Baca berita dengan sedikit iklan, klik di sini
MANAJEMEN PT Kemilau Bintang Timur baru saja merampungkan presentasi, Rabu sore pekan lalu. Di depan tim juri, salah satu calon investor PT Dipasena Citra Darmaja ini mendedahkan rencananya mengelola perusahaan tambak udang raksasa di Lampung itu, jika mereka keluar sebagai pemenang tender.
Semula mereka yakin benar tak bakal jadi pecundang. Namun keyakinan ini berangsur surut ketika malam harinya bertiup kabar: Kemilau tak lolos seleksi akhir presentasi proposal teknis pengelolaan perusahaan udang eks milik Sjamsul Nursalim itu.
Benar saja, esoknya sebuah pengumuman terpampang di situs PT Perusahaan Pengelola Aset (PPA)—penyelenggara tender. Pemenangnya adalah konsorsium Neptune, dengan harga penawaran Rp 688 miliar.
Konsorsium Neptune dimotori oleh PT Central Proteinaprima Tbk. (CP Prima), yang disinyalir kepanjangan tangan Charoen Pokphand Group, konglomerasi Thailand. Charoen pernah berniat masuk Dipasena pada Oktober 2005. Namun ketika itu ia dikalahkan Recapital Advisors.
Manajemen Kemilau kontan meradang. ”Kami terkejut,” kata Direktur Kemilau Heru Cahyono. ”Sebab, penawaran kami jauh lebih tinggi.” Harga yang diajukannya Rp 832 miliar. Masalahnya, kata seorang komisaris Kemilau, amplop harga penawaran mereka tak pernah dibuka.

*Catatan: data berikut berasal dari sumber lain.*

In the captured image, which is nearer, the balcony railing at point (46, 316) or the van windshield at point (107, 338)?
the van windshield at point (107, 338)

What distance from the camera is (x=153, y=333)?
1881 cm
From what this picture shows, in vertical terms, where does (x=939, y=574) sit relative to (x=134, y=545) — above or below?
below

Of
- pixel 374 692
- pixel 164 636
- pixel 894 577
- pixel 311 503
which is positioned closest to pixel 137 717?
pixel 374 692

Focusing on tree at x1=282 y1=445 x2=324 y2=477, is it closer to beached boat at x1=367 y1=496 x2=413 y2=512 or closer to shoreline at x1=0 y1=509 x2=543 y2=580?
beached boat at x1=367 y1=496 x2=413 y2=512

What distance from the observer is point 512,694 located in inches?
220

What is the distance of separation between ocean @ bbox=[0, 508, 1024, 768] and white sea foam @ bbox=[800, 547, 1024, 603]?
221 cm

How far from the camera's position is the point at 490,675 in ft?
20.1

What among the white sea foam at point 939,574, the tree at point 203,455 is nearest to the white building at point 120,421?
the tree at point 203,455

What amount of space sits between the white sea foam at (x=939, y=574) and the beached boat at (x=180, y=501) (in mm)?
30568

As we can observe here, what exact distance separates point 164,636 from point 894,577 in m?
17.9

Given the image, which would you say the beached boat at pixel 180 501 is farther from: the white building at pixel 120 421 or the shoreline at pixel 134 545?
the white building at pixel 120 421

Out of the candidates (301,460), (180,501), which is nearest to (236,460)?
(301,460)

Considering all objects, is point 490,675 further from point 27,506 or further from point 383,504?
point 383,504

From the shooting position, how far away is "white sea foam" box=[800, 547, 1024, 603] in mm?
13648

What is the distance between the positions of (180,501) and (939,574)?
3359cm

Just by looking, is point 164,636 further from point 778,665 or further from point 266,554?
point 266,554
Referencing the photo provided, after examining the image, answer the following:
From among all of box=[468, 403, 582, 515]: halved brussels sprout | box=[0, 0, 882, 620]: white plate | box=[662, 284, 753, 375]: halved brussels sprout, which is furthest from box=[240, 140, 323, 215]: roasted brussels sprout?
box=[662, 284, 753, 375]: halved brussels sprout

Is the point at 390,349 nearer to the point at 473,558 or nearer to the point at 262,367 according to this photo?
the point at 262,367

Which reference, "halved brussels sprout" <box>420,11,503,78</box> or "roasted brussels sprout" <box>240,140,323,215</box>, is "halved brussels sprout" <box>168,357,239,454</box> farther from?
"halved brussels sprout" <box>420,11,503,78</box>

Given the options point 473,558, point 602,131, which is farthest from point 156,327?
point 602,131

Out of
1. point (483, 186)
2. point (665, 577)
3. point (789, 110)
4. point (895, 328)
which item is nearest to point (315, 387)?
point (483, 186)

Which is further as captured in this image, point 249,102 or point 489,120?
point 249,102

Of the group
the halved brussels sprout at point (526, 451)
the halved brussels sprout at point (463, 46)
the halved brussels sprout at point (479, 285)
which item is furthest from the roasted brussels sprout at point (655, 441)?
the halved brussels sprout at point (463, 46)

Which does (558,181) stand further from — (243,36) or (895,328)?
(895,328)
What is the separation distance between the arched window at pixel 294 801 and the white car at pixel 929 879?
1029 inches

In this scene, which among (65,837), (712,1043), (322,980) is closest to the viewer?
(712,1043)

Setelah ditelusuri pangkal soalnya, Kemilau memang tak lolos seleksi akhir. Itu sebabnya harga penawarannya tak dilirik lagi. ”Kami merasa dijegal,” kata Heru. Sebab, selain sudah mengantongi surat kesepakatan bersama dengan para petambak udang, masalah pendanaan pun tak jadi soal buat Kemilau.
Dua raksasa keuangan asal Amerika Serikat, JP Morgan dan Matlin Patterson, sudah menyatakan komitmennya untuk menyuntikkan dana sedikitnya Rp 1,7 triliun ke Dipasena. Pendanaan Kemilau pun ditopang oleh Fund Asia, yang dimotori Robby Djohan dan Hendro Martowardojo, kakak Agus Martowardojo, Direktur Utama Bank Mandiri.
Komitmen lainnya, Kemilau sanggup membayar gaji sekitar 8.000 karyawan Dipasena pada akhir Mei ini. Untuk menjamin pasokan energi, ia pun telah menggaet Medco Energi. Dengan sederet alasan itu, Kemilau mempertanyakan keputusan PPA. ”Kami legawa menerima kekalahan, asalkan ada penjelasan yang transparan,” ujar komisaris tadi.
Sekretaris Perusahaan PPA, Renny O. Rorong, membenarkan Kemilau tak lolos seleksi akhir. ”Mereka tidak mencapai bobot penilaian yang ditetapkan,” ujarnya. Penilaian akhir ini mencakup tiga aspek: profil perusahaan, komitmen pendanaan, dan rencana usaha. Meski begitu, ia tak menjelaskan faktor yang melemahkan Kemilau.
Yang jelas, katanya, penjurian dilakukan oleh PPA bersama tim independen yang beranggotakan Pradjoto, Chatib Basri, dan Made L. Nurdjana (Dirjen Perikanan Departemen Kelautan). Disaksikan pula oleh tim Kejaksaan Agung dan Badan Pengawasan Keuangan dan Pembangunan (BPKP).
Soal tidak dibukanya amplop penawaran harga, Renny mengatakan bahwa Kemilau tak lolos seleksi akhir. ”Tahap itu harus dilalui dulu,” ujarnya. Semua peserta tender sejak awal sudah mendapat informasi adanya sejumlah tahap ini.
Semula ada empat calon investor yang siap bertanding. Namun Konsorsium Laranda (Filipina) dan Thai Royal (Thailand) tak lolos saringan. ”Laranda tak menyetorkan security deposit Rp 25 miliar, sedangkan Thai Royal tak mendapat dukungan dari induknya,” kata sumber Tempo.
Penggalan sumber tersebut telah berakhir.